I jumped away from the fridge. I hadn’t heard Mom step into the kitchen, didn’t even know she was awake. Oh my god, does she know? Does she know I let Ant take a picture of me in my bra? The biting odor of campfire in my hair suddenly made me woozy. “What do you mean?”

She wore her best housecoat. Her hair was in curlers, her makeup perfectly applied. “I mean your show at the county fair. That was last night, wasn’t it?”

Relief made me light-headed. “It was good, Mom. Real good.” I flushed remembering it. “The crowd was a nice size, maybe a couple hundred people. They were there to see the headliner band, but I think they liked us.”

Her eyes narrowed. “Don’t brag, Heather. It’s unattractive.” She stepped to the coffeepot, yanked it from its slot. “This is cold.”

I walked over and felt it. “Dad must have left early.”

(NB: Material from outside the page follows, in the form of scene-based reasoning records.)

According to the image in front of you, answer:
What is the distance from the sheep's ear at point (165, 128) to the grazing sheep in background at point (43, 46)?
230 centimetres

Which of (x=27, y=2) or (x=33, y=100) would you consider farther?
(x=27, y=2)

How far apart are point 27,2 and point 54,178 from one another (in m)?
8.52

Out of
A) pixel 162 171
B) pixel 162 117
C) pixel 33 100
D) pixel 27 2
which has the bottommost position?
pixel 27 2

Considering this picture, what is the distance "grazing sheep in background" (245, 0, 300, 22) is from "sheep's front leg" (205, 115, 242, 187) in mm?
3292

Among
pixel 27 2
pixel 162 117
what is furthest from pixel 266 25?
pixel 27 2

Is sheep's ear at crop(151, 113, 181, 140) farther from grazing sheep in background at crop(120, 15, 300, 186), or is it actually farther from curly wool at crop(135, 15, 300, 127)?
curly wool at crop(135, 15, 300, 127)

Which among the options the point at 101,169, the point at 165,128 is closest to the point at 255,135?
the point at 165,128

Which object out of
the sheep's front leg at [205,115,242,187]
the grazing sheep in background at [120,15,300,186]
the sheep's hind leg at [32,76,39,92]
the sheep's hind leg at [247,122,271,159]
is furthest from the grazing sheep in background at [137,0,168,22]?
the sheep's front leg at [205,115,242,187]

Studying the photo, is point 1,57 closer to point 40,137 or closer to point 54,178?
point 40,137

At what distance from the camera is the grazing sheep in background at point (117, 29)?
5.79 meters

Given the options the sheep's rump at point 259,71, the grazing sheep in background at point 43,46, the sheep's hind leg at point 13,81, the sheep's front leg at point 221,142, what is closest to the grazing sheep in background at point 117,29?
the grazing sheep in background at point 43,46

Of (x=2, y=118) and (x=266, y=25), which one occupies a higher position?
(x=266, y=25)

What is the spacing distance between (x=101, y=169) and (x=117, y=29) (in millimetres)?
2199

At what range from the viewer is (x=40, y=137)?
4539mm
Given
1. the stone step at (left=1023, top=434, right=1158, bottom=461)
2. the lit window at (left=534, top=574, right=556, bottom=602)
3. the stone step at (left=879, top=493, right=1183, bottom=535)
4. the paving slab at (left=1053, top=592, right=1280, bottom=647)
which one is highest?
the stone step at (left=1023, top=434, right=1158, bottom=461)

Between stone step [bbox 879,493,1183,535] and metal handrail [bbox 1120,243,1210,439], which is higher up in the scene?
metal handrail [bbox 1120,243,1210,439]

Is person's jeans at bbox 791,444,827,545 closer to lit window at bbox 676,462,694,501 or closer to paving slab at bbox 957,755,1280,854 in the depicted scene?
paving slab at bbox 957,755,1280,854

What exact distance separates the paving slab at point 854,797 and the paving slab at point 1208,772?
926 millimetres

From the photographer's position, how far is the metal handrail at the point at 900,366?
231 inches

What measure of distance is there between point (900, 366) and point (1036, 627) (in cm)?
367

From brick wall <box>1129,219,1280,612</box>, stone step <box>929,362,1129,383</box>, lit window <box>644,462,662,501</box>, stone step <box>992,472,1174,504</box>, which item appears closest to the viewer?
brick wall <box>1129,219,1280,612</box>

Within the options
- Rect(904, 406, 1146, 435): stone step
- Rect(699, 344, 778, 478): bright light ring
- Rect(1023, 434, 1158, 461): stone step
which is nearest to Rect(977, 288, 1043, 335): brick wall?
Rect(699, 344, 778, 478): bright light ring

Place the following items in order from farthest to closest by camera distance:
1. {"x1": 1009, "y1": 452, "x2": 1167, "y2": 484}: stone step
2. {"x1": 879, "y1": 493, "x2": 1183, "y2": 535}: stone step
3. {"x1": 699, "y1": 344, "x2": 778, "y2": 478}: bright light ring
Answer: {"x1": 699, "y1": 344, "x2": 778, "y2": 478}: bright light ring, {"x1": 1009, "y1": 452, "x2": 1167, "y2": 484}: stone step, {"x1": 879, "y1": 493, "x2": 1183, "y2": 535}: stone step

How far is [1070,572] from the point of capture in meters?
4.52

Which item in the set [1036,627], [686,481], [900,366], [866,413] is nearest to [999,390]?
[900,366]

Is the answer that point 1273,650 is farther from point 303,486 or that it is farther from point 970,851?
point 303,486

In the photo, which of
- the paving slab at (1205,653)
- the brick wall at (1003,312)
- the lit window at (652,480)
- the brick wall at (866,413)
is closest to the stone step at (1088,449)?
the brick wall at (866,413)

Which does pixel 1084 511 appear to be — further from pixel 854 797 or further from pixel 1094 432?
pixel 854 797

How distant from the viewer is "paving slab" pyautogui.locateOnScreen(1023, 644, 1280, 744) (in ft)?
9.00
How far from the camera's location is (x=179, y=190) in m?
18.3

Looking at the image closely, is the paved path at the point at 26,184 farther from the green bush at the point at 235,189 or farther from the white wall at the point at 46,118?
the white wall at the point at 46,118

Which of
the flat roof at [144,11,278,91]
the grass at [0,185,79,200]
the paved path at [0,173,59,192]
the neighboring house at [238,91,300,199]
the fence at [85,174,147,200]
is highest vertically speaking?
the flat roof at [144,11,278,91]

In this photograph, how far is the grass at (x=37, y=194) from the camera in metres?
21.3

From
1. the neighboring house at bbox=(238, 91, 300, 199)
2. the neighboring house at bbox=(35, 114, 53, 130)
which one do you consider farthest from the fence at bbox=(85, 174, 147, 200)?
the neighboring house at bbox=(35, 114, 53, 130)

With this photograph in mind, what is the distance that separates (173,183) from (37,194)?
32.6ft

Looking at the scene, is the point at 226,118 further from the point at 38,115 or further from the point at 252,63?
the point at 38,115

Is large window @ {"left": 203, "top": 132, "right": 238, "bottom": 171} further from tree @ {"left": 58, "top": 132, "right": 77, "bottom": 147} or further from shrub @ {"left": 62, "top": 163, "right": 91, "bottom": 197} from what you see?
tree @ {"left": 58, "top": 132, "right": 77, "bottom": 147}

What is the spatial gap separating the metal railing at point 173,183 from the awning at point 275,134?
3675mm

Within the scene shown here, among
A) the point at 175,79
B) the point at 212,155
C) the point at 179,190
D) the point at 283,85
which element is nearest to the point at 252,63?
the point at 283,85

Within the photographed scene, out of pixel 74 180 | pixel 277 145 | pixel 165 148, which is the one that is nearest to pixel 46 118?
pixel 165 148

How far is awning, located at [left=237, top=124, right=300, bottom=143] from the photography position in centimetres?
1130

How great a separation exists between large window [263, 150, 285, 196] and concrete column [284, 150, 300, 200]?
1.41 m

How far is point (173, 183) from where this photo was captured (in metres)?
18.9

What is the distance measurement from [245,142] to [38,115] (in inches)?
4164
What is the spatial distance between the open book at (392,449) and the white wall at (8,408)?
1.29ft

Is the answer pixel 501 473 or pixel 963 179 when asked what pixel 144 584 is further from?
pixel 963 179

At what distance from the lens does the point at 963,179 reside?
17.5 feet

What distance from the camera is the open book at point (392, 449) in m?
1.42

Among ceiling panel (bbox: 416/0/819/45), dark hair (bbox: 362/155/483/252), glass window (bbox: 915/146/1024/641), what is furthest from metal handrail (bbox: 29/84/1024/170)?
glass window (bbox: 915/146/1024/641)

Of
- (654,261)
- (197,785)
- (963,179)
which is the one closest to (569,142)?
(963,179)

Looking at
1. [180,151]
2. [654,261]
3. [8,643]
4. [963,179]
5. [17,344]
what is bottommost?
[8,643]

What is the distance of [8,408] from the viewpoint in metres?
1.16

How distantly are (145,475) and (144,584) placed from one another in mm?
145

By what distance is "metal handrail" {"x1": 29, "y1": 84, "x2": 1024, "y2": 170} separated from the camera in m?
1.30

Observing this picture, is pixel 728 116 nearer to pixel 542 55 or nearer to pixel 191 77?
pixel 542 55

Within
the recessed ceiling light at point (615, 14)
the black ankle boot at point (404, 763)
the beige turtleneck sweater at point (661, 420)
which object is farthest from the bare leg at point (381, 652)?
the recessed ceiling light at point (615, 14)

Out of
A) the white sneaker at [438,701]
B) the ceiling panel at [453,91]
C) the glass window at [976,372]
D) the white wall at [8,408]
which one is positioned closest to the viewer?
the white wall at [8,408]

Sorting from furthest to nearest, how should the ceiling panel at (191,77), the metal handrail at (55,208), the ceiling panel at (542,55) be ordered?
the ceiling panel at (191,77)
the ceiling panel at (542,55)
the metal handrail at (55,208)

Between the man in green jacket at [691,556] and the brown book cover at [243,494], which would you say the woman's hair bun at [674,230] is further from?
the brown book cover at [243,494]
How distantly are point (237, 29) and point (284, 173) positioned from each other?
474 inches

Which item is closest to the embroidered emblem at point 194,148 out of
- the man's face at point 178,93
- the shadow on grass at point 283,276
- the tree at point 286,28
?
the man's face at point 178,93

“Or he never came home last night.”

The hairs on the back of my neck stood up. “He didn’t come to bed?”

Sometimes I’d run into him sneaking out of his office in the morning, the couch behind him holding a blanket and rumpled pillow. He’d twist his mouth sadly, mumble something about Mom having had a bad night. His office was off-limits these days—his personal kingdom, he said. It wasn’t my place to question it. Besides, I knew how much work Mom could be.

Her eyes grew hooded. “I didn’t say that.”

She reminded me of her mom—my grandma—when she looked like that. Grandma Miller, the one who gave Junie the Four-way Freddy, lived in Iowa, and we visited her on Easter and Christmas. She had thick, crinkly plastic covering all her furniture and only butterscotch disks for candy, but she was nice to Junie and me. I sometimes caught her looking at Mom like Mom was staring at me right now, though, like the other person had played a prank that she was trying to decide if she would allow or not.